Одобрительный гул, выкрики из экипажей Рагнарсонов. В свою очередь вперед вышел Сигурт, взмахом руки заставил всех смолкнуть.

– Благодарю Скули за его слова и признаю, что в них есть правда. Но я хочу сказать две вещи. Во-первых, я не думал, что штурм не нужен. Мы не были уверены, что удастся договориться. Жрецы могли лгать нам. Или король мог узнать и приставить своих людей к воротам, которые должны были нам открыть. Если бы мы сказали всей Армии, какой-нибудь раб мог бы подслушать и передать новость. Поэтому мы держали ее про себя.

А во-вторых, я хочу сказать вот что: я не верил, что Скули и его люди перейдут через стену. Я думал, что они и до стены не дойдут. Эти машины, эти башни – мы такого никогда раньше не видели. Я думал, это игрушка, и все закончится несколькими стрелами и пролитым потом. Если бы я считал по-другому, я приказал бы Скули не рисковать жизнью и не тратить людей. Я ошибся, и мне жаль этого.

Скули с достоинством кивнул и отправился на место.

– Недостаточно! – выкрикнул кто-то из толпы. – А как же компенсация? Вира за наши потери?

– Сколько ты получил от жрецов? – крикнул другой. – И почему мы все это не делим?

Сигурт снова поднял руку.

– У меня еще есть что сказать. Я спрашиваю Армию: для чего мы здесь?

Вперед выступил Бранд, взмахнул топором, шея его напряглась в могучем крике: «Деньги!» Но даже его голос был заглушен хором: «Деньги! Богатство! Золото и серебро! Дань!» Когда шум стих, Сигурт снова заговорил. Шеф понял, что он прочно держит в руках всю Армию. Все идет по его плану, даже Бранд в нем участвует.

– А для чего вам деньги? – спросил Сигурт. Смятение, сомнение, разные выкрики, разные ответы, иногда непристойные.

Сигурт перекричал их:

– Я вам скажу. Вы хотите купить дома место, чтобы за вас обрабатывали землю, а вы чтобы больше не притрагивались к плугу. А теперь я скажу вам вот что: здесь не хватит денег для того, что вам нужно. Нет хороших денег! – Он презрительно бросил горсть монет на землю. Люди узнали в них бесполезные монеты из неценных металлов, которых у них и так достаточно.

– Но это не значит, что мы не можем получить то, что нам нужно. Просто на это потребуется время.

– На что время, Сигурт? Время, чтобы вы могли спрятать вашу добычу?

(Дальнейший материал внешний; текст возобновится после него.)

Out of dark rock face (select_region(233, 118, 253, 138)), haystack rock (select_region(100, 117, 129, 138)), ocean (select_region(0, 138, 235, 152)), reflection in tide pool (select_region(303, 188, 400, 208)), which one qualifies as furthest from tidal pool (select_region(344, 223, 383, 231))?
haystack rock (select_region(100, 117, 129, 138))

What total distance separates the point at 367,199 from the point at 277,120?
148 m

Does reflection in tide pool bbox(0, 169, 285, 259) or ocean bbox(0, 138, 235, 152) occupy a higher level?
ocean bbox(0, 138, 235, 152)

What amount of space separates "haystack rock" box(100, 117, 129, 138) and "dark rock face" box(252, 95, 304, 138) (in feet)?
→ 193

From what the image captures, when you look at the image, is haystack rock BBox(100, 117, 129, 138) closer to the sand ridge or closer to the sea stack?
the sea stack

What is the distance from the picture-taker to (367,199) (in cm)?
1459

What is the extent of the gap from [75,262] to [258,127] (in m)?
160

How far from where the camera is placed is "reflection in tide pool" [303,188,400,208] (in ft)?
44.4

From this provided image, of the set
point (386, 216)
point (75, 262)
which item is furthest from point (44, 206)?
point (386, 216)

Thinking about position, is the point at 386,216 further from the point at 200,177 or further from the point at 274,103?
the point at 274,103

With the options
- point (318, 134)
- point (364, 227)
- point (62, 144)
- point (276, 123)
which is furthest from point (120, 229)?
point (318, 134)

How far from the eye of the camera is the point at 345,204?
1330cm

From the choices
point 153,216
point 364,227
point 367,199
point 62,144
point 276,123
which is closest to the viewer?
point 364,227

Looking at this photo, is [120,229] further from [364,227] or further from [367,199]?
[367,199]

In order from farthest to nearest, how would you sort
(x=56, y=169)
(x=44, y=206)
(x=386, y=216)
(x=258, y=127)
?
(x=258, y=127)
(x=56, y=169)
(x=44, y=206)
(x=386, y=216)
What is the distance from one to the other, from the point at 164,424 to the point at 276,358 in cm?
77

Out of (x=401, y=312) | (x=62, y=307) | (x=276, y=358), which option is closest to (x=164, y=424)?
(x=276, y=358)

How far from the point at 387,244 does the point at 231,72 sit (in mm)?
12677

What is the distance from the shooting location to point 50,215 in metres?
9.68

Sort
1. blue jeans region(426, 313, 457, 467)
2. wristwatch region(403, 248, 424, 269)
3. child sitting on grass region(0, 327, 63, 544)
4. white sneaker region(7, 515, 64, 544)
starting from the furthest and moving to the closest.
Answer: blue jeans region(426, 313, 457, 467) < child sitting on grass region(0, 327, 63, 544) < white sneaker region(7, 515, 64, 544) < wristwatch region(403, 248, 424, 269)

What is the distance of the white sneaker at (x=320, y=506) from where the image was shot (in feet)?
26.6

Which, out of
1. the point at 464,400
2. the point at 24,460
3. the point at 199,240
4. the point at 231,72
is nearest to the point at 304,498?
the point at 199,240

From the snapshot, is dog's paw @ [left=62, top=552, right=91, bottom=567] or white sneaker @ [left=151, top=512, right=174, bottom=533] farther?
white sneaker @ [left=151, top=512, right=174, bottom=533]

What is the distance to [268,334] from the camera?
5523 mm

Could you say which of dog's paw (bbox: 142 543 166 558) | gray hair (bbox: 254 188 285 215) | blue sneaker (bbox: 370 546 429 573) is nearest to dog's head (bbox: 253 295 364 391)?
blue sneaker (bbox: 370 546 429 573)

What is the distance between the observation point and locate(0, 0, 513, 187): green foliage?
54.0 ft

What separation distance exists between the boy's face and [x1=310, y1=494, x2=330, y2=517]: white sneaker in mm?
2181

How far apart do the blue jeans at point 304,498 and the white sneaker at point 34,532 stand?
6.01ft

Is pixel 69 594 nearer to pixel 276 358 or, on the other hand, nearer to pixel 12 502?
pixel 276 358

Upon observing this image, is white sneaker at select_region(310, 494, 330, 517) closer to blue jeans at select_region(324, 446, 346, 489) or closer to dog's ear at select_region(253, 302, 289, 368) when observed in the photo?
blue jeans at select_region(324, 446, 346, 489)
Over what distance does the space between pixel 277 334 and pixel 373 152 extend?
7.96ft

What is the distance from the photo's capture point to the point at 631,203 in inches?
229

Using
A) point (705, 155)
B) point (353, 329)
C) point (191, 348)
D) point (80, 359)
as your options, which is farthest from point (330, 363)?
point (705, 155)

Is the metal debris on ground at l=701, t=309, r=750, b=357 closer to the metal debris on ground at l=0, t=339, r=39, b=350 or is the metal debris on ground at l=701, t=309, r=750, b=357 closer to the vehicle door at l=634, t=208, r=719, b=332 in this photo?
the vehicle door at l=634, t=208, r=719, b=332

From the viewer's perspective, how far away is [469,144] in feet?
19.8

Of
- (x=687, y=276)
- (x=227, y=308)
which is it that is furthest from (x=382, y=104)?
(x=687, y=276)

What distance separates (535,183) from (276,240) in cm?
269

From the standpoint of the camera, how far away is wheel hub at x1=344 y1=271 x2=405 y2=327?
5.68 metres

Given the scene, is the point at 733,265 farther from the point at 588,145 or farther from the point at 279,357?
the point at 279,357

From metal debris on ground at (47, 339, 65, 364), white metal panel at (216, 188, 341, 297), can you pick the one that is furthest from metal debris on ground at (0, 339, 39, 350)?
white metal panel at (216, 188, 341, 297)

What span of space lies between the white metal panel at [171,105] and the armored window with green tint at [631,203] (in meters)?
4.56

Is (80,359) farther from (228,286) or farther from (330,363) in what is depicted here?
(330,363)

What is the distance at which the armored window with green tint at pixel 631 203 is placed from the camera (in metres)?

Змееглазый сделал шаг вперед, его странные глаза с белым ободом осматривали толпу в поисках человека, обвинившего его. Рука его легла на рукоять меча.

– Я знаю, это открытая встреча, – сказал он, – и все могут говорить тут свободно. Но если кто-то обвиняет меня и братьев, что мы вели себя недостойно воинов, мы призовем его к ответу за пределами этой встречи.

– А теперь я говорю вам. Мы взяли дань с собора, верно. Те из вас, кто штурмовал стены, тоже получили добычу от мертвых и из домов за стеной. Все мы получили выгоду от того, что вне собора.

– Но все золото в соборе! – крикнул Бранд, все еще в ярости. Он далеко вышел из рядов, чтобы все его видели.

Холодный взгляд Сигурта.

– Я скажу вам. Мы соберем все взятое: дань, добычу – все и разделим по экипажам, как всегда было в обычае Армии. А затем мы наложим новую дань на это королевство, она должна быть доставлена до конца зимы. Конечно, нам заплатят плохим металлом. Но мы возьмем его и выплавим серебро, а из него начеканим свои монеты. И их разделим, и каждый получит свою долю. И еще одно. Чтобы сделать это, нам нужна чеканка.

Гул от повторения незнакомого слова.

– Нам нужны люди, которые умеют это делать, и инструменты. Все это есть в соборе. Эти люди – христианские жрецы. Я никогда этого не говорил, но теперь скажу: – Мы заставим жрецов работать на нас.

Разногласия в Армии долго не утихали, многие выходили из рядов и начинали говорить. Шеф видел, что точка зрения Сигурта побеждает, люди устали от не приносящего выгоды грабежа. Но было и сопротивление – со стороны последователей Пути, тех, кто просто не любил христиан и не доверял им, тех, кто не хотел задерживаться на зиму.